### Okuma Metni
★ ★ ★ ★ ★
Üstad vefat ettikten sonra neden cemaat farklı gruplara ayrıldı? Her grup Risale-i Nur okumasına rağmen sohbet yerleri farklı; başka ortamlarda neden toplanılıyor?

Bediüzzaman Hazretlerinin ilerde cemaatin farklı kollara ayrılacağıyla alakalı söylemiş olduğu herhangi bir bilgiye sahip değiliz. Ancak Yanında kalan talebelerin gerek Üstad’tan almış oldukları dersler gerekse Üstad’ın hal ve etvarını üzerlerinde göstermiş olmaları noktasından yapı itibariyle farklılık arzetmekteler.

Bazı ayrılmalar fıtri bir şekilde gelişmekte; bazıları ise meşveret kararları sonucunda ortaya çıkmaktadır.

İhtilaf beşeri bir realitedir. İnsanoğlu tarih boyunca ihtilaftan kurtulamamıştır. Hemen her din mensuplarında farklı mezhep ve meşreplerin çıkması bunu açıkça gösterir. İslamiyete mensup olan zatlarda da bu durumu görürüz. Dinin iki temel kaynağı olan Kitap ve Sünnet farklı yorumlara tabi tutularak mezhepler ortaya çıkmış, keza muhtelif cemaatler teşekkül etmiştir.

Risale-i Nur Kur’anın ve bazı hadislerin çok harika tefsiridir. Ama bu mübarek tefsiri okuyanlar anlama noktasında veya hizmet ölçüleri hususunda farklı düşününce farklı hizmet grupları ortaya çıkmıştır. Özde bir olduktan sonra bu tarz farklılığı bir renklilik olarak görmek mümkün. Çünkü bu şekilde çok farklı mizaç sahipleri bu hizmet bünyesinde yer alabilmektedir. Herkes kendi mesleğinin muhabbetiyle hareket edip diğerlerine ilişmezse bunda bir problem olmadığı gibi rahmet olduğunu bile söyleyebiliriz.
★ ★ ★ ★ ★
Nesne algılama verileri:
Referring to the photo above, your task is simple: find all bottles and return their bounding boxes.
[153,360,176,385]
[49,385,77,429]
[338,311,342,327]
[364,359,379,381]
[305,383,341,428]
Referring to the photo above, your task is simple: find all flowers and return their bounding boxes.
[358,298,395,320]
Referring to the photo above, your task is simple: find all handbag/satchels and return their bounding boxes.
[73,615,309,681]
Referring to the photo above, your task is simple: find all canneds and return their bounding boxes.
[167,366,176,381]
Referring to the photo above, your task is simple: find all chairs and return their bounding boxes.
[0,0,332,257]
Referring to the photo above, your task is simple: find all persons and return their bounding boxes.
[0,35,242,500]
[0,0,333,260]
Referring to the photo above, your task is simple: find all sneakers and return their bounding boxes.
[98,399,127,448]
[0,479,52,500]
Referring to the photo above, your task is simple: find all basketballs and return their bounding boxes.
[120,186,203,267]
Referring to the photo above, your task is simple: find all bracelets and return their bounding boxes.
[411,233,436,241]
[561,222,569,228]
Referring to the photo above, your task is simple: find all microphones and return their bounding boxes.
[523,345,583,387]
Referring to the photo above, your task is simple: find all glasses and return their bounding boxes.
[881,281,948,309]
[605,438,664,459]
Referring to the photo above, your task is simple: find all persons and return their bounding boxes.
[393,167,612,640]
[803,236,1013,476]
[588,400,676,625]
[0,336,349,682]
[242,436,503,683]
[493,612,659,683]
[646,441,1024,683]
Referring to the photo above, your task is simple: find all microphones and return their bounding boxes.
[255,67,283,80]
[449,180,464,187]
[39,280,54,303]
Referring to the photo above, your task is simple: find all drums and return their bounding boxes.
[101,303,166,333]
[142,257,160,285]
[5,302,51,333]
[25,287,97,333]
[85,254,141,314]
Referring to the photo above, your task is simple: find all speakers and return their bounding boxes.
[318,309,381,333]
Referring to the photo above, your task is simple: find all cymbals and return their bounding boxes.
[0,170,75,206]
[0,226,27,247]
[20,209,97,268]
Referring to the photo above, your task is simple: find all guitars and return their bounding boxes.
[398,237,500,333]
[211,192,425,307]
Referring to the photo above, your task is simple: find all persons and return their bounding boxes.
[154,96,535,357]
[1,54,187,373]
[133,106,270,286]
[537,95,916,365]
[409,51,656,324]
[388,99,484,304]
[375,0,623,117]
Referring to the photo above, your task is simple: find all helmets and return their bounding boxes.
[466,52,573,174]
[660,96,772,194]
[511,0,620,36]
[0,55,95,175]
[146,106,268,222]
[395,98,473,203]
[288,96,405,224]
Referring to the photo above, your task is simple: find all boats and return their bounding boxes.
★ ★ ★ ★ ★
### Alıştırma Bölümleri
(1) Okuma metnine göre şu ifadelerin her biri için "evet" ya da "hayır" deyin ve kararı belirleyen sözleri metinden aynen aktarın: (a) Bediüzzaman, cemaatin ileride farklı kollara ayrılacağını söylemiştir. (b) Bazı ayrılmalar meşveret kararları sonucunda ortaya çıkmaktadır. (c) Farklı hizmet gruplarının bulunması her durumda bir problemdir.
(2) Cemaatteki ayrılıkları ele alan okuma metnini, son cümlesinden sonra kaldığı yerden sürdürün.
Girdiler başka bir kaynaktan alınmıştır.

### Alıştırma Yanıtları
(1)
(a) Hayır: "Bediüzzaman Hazretlerinin ilerde cemaatin farklı kollara ayrılacağıyla alakalı söylemiş olduğu herhangi bir bilgiye sahip değiliz."
(b) Evet: "bazıları ise meşveret kararları sonucunda ortaya çıkmaktadır."
(c) Hayır: "Herkes kendi mesleğinin muhabbetiyle hareket edip diğerlerine ilişmezse bunda bir problem olmadığı gibi rahmet olduğunu bile söyleyebiliriz."

(2)
Nasıl ki bir ağaç tek kökü var ve bir çok dala ayrılıyor. Bu dallar da umumiyetle meyveli oluyorsa… Bir babanın beş evladı olsa ve bunların ilerde (evlenip çocuk sahibi olunca) birlikte yaşamaları sıkıntı; ayrı durmaları rahmet oluyorsa… Yine bir savaşa gidildiği vakit; tank, top, uçak, gemi vs ile gitmek gerekiyorsa… Çünkü savaşı kazanmak için topyekün saldırmakla mümkün. Aynen öyle de nur talebelerinden teşekkül eden herbir cemaat bir misyonu üzeine almış. Kimisi okuyor, kimisi yazıyor, kimisi radyo ile kimisi de tv. ve internetle hizmet etmeye çalışıyor. Bunların tümü bir vücudun azaları gibi büyük, cesim bir gücü meydana getiriyor. Bu şekilde hayatın her safhasında gerek sefahet ve ahlaksızlıkla; gerekse de dinsizlik vesaireyle mücadele ediliyor.

Evet görünüşte nur cemaatlerinde bir ayrılık var. Ama bu ayrılıkta gayrılık yok. Çünkü hedef bir maksad aynı. Ama hizmet metodunda küçük bazı farklılklar olabilir. Bunu da insanların mizacının farklılığına yorumlamak gerek. Çünkü bu şekilde farklı mizaçlar farklı cemaatlerde istihdam edilebilmektedir. Bu meyanda şu hususlara dikkat lazımdır;

1. Müsbet hareket,

2. Gıybet ve dedikodudan kaçınmak,

3. En güzel benim mesleğimdir demek. Yalnız hak benim dediğimdir dememek ve sâire..

Risale-i Nur eserlerini okuyan, dinleyen ve yazanlara nur talebesi denmesi yönünden bu cemaatlerin tüm mensupları inşaallah bu çatının altındadırlar.

KONUYU ŞU ŞEKİLDE DEĞERLENDİRMEK DE MÜMKÜNDÜR:

Hiç bir insan kusursuz değildir. Kusursuz olmayan insanlarda meydana gelen bir cemaatında kusursuz olması beklenmemeli.

İslamiyet kusursuz bir dindir. Fakat Müslüman kusurlu olabilmektedir. Hatta sahabeler döneminde ortaya çıkan fitne ve fesatlara nazar edildiğinde görülmektedir ki, kusursuz bir dinin en samimi takipçileri arasında bile çok kusurlar ortaya çıkabilmektedir. Değil ayrı düşünüp ayrı hareket etmek, birbirleriyle savaşmışlar ve Peygamber torunlarını bile katletmişler. Ve bunu da din namına yapmışlar. Hz Osman’ı ve Hz. Ali’yi katleden insanlar bile kendilerini daha iyi Müslüman görüyor ve yaptıkları bu elim cinayetleri din namına yaptıklarını düşünüyorlardı. Burada gözden kaçırılmaması gereken nokta, kusurun İslamiyet’te değil bazı arızalarla İslamiyet’e ait kusursuzluğu temsil edemeyen Müslümanlarda olduğudur.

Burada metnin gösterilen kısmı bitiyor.